There are several limitations to this study. First, this cross-country analysis drew primarily from the individual country reports and the synthesis report with limited examination of primary data sources. Although we are confident that the individual country reports were thorough, it is possible that some details were missed given the need to synthesize data sources to present a cohesive picture, but we mitigated this by going back to country case study authors and original data.
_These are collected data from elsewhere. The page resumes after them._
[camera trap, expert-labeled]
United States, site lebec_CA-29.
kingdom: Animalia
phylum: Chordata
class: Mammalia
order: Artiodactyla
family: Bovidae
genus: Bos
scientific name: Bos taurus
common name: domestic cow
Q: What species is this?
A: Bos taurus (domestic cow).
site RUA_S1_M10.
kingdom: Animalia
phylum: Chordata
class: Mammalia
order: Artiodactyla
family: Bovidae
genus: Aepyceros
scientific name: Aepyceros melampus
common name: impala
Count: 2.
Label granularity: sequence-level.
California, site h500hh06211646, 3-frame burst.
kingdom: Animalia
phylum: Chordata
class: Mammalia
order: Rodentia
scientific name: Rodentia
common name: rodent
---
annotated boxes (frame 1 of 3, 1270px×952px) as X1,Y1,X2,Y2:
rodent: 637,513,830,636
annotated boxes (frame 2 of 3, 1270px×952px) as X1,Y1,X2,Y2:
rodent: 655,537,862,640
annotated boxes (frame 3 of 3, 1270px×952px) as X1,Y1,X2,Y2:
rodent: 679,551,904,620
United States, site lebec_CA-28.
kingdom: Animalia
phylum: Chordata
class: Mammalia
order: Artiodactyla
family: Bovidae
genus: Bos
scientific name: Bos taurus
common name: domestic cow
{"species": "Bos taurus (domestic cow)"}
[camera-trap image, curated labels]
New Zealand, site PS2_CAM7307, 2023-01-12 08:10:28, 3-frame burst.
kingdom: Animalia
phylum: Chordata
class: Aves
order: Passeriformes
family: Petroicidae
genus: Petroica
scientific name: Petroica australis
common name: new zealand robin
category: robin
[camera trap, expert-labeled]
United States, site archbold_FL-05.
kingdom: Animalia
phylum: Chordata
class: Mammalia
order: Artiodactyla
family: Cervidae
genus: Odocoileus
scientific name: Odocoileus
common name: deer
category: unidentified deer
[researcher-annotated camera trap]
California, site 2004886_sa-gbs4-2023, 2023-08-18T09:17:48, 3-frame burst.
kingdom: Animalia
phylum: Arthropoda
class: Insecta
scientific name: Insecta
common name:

Second, the data collection for these case studies took place between 2 and 4 years after formal policy adoption and even more distantly from policy formulation, which likely affected the recall of our respondents. We addressed this by interviewing a variety of stakeholders involved in policy development but also triangulating our findings with the documentary review.
Conclusion
As global-level initiatives are translated into national settings, it is important to recognize that international evidence may be insufficiently convincing; more importantly, national policymakers may make an evidence-informed decision by determining that a specific policy should not be implemented in their country. It is clear that public health policies require multiple sources of evidence, especially local data, highlighting the need for targeted funding aimed at answering key questions posed by local policymakers regarding implementability and sustainability. Efforts of this nature have begun (Wazny et al. 2014) and should continue.
Acknowledgements
The team acknowledges the support of the Technical Advisory Group, including Sam Adjei, Neal Brandes, Dave Nichols, Kumanan Rasanathan, Jim Sherry and Steve Wall. We also recognize the efforts of UNICEF regional and country offices, especially the support of Rory Nefdt and Mariame Sylla. The study team would like to thank respondents in all study countries for the time and insights they contributed to this project, without which this study would not be possible.
Funding
This study was funded by UNICEF (43114640) and the USAID TRAction project (FY11-G06-6990). Both UNICEF and USAID staff advised the study team, but did not substantively affect the study design, instruments or interpretation of data.
Ethics review
Ethical review was sought at JHSPH as well as in each country by local institutions. The study was exempted by the JHSPH Institutional Review Board and approved by all in-country review boards.
Conflict of interest statement. None declared.